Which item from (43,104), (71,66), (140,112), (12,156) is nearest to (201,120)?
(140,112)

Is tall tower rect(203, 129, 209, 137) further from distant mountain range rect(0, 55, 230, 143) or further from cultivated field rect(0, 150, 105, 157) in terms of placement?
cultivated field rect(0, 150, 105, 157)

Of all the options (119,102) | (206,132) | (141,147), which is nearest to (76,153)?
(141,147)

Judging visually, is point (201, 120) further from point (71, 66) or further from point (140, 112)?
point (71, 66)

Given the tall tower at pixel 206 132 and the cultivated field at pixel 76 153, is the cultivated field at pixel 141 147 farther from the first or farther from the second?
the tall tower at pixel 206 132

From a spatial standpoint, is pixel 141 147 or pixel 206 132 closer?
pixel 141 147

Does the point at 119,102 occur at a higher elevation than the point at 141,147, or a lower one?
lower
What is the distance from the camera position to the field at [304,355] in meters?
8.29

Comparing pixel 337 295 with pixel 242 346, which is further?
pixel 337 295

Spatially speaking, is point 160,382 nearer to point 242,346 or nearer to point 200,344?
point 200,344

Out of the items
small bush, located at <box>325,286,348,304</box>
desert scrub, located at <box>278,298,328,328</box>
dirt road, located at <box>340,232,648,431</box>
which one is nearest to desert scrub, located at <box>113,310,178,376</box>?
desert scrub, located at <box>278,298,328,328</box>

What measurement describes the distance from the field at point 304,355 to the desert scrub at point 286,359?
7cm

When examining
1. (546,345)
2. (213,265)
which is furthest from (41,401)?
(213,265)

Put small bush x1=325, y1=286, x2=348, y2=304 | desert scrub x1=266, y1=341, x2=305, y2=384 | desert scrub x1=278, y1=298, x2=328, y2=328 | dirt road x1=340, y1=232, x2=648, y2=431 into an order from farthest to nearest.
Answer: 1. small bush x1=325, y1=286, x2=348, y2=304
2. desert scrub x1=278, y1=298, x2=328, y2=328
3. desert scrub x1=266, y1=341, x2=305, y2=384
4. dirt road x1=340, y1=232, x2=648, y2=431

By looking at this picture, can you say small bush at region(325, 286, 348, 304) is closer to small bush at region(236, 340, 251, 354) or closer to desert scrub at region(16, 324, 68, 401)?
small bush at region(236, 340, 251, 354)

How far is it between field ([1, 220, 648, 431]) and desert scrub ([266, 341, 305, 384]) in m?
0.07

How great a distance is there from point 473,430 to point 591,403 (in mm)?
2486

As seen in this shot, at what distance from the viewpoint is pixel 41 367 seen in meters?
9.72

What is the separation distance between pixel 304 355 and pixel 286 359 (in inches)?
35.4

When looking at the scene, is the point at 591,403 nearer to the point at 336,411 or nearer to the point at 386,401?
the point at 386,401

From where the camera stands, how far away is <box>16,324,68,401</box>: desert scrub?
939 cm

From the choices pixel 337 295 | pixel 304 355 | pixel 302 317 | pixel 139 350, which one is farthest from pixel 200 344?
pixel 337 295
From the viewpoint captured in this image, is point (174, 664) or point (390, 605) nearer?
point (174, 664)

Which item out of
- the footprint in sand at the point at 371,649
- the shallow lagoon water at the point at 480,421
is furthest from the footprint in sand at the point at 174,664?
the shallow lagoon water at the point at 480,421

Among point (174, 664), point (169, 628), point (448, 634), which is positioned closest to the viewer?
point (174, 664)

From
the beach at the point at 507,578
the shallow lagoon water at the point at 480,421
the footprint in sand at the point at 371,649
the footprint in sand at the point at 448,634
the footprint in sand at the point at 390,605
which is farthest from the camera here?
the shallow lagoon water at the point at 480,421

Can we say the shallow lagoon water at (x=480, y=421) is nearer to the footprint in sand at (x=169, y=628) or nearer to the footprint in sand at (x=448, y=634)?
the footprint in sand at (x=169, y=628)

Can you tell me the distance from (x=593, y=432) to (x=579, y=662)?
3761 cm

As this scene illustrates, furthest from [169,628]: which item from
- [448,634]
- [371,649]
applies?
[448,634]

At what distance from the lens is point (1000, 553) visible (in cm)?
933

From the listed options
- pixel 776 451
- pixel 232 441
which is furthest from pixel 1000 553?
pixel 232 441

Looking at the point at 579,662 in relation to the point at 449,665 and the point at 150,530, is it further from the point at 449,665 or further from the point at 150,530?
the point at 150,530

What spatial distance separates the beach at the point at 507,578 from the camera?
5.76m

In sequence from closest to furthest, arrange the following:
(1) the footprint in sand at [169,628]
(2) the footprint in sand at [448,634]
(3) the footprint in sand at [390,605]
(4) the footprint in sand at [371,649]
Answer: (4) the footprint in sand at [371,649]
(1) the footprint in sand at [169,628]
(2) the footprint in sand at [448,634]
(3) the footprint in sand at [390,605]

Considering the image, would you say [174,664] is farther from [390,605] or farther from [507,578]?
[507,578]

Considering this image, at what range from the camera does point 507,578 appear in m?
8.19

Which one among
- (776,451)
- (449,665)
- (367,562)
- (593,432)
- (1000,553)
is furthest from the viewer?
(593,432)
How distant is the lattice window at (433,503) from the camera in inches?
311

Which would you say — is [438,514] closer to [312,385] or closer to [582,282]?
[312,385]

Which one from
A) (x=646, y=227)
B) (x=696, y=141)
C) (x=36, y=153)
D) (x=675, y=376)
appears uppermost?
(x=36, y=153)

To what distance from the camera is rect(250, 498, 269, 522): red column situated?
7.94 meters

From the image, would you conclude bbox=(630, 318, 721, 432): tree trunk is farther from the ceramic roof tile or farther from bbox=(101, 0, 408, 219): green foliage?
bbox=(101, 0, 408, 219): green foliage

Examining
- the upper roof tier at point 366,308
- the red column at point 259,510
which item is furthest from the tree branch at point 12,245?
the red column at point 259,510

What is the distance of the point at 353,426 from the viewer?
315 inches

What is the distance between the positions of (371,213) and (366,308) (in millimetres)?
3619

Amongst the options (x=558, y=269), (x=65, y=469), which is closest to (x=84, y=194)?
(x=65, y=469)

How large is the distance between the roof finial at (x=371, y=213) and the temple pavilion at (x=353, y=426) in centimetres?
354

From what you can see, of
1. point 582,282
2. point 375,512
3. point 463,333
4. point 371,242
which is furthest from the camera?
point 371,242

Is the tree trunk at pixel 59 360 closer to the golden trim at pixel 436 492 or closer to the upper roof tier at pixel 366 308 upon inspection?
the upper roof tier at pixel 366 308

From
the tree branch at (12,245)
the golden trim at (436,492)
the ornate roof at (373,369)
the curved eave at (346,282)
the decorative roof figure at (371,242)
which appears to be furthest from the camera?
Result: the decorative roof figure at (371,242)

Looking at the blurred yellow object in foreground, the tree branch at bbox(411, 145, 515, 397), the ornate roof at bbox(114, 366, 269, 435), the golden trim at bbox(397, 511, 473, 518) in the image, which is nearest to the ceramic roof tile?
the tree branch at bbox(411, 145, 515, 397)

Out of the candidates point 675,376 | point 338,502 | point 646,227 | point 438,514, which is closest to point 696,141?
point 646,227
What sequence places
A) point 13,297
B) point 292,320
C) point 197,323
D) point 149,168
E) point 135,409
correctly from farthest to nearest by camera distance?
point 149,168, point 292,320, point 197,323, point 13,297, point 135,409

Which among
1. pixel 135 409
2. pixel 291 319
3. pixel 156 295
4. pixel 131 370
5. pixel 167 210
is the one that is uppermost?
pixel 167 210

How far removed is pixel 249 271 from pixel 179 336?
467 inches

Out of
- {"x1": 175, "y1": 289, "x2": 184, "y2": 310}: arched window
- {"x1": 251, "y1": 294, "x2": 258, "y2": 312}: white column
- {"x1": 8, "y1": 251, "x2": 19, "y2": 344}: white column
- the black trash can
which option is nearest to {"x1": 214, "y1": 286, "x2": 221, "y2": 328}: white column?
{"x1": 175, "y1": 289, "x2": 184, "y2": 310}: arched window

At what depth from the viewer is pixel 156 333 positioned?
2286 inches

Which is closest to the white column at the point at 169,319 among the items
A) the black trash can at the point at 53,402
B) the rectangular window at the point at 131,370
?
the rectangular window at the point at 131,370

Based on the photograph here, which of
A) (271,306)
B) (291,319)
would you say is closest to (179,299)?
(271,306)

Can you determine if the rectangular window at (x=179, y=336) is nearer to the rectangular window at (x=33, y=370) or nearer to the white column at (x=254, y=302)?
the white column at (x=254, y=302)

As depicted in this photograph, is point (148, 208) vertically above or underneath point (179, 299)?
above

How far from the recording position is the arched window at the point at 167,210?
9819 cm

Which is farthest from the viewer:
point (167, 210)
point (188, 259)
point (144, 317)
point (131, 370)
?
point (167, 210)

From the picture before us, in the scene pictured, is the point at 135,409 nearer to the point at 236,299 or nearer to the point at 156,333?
+ + + + + + +
_DESCRIPCIÓN DEL EJERCICIO_
Copia, por favor, sin ningún cambio las líneas de los registros desde la que contiene "How far removed" hasta la que contiene "2286 inches", ambas incluidas.

_RESPUESTA ESCRITA_
How far removed is pixel 249 271 from pixel 179 336?
467 inches

Out of
- {"x1": 175, "y1": 289, "x2": 184, "y2": 310}: arched window
- {"x1": 251, "y1": 294, "x2": 258, "y2": 312}: white column
- {"x1": 8, "y1": 251, "x2": 19, "y2": 344}: white column
- the black trash can
which option is nearest to {"x1": 214, "y1": 286, "x2": 221, "y2": 328}: white column?
{"x1": 175, "y1": 289, "x2": 184, "y2": 310}: arched window

At what depth from the viewer is pixel 156 333 positioned?
2286 inches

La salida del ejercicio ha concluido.